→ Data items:
==*==
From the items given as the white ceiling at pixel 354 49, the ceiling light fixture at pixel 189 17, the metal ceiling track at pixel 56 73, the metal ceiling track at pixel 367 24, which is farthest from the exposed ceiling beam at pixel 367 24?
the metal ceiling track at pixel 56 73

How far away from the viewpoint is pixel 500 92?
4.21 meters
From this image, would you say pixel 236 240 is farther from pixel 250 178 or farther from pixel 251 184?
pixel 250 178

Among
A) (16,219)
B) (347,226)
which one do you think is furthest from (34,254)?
==*==
→ Short task: Render every line of the records above as a Markdown table with the columns Row and Line, numbering the rows in order and skipping blank lines.

→ Answer to this task:
| Row | Line |
|---|---|
| 1 | From the items given as the white ceiling at pixel 354 49, the ceiling light fixture at pixel 189 17, the metal ceiling track at pixel 56 73, the metal ceiling track at pixel 367 24, which is farthest from the exposed ceiling beam at pixel 367 24? |
| 2 | the metal ceiling track at pixel 56 73 |
| 3 | How far away from the viewpoint is pixel 500 92? |
| 4 | 4.21 meters |
| 5 | From this image, would you say pixel 236 240 is farther from pixel 250 178 or farther from pixel 251 184? |
| 6 | pixel 250 178 |
| 7 | Among |
| 8 | A) (16,219) |
| 9 | B) (347,226) |
| 10 | which one do you think is furthest from (34,254)? |